Skip to main content

Playing with different embedding models

Currently, there are plenty of embedding models that can be used for your data and choosing one may be difficult. Luckly, Nuclia allows you to try and use different models at the same time.

To add new embedding models to your KB, you only need to use the NucliaDB Vectorsets API. For example, imagine you want to add multilingual-2024-05-06, a POST https://nuclia.cloud/api/v1/kb/<your-kb-id>/vectorsets/multilingual-2024-05-06 will add this new embedding model to your Knowledge Box.

Once added, every new resource will be processed with all your embedding models and can be used in search using passing the vectorset parameter and the name of the embedding model.

What happens with old data? If you want to reprocess all your existing data, you can start a new semantic-model-migrator task to do so. Once finished, all your existing data now will be searchable with your existing and recently added embedding model, that easy!

****

WORK INSTRUCTIONS –
[1] In the text on embedding models, which API is used to add a new embedding model to a Knowledge Box?
[2] Please continue the text on embedding models from its last sentence.

SOURCE DATA –
****

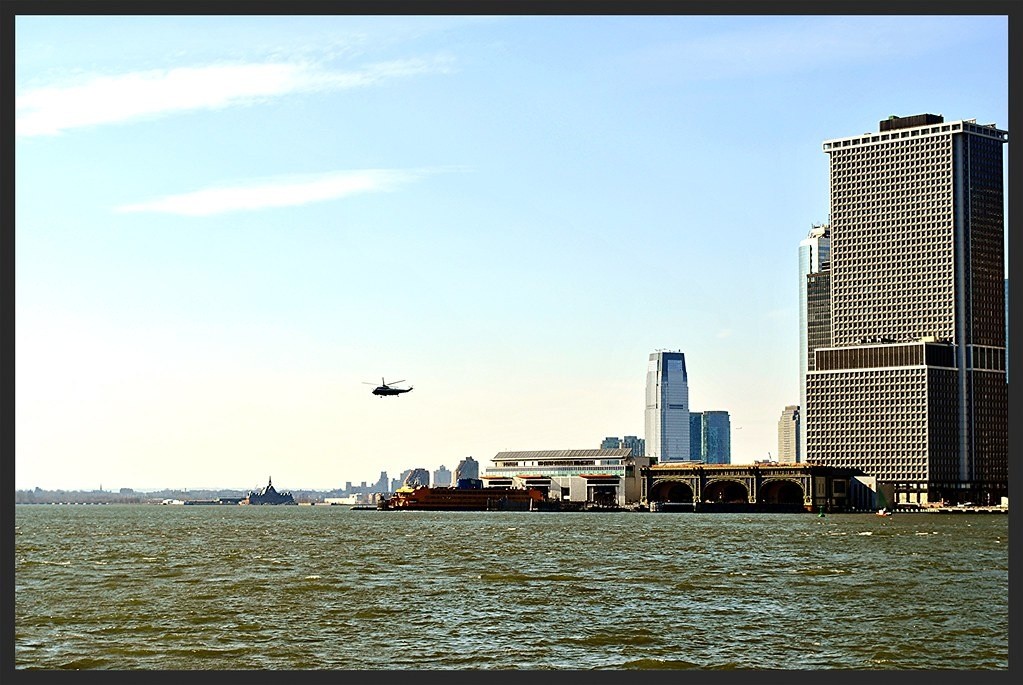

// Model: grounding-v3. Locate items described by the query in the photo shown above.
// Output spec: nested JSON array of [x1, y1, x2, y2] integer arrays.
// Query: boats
[[376, 480, 530, 512], [876, 507, 892, 517]]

****

ANSWERS –
[1] The NucliaDB Vectorsets API.

[2]
In a big corpus of data, migrating to another embedding model can be costly, that's why this step is explicit. If you're only testing, you can skip it test with new data.

I found a better model, can I remove the previous one? Sure! There's no point on having more embedding models than necessary. If you want to delete an embedding model, just DELETE https://nuclia.cloud/api/v1/kb/<your-kb-id>/vectorsets/multilingual-2024-05-06 and the embedding model will be removed from your Knowledge Box.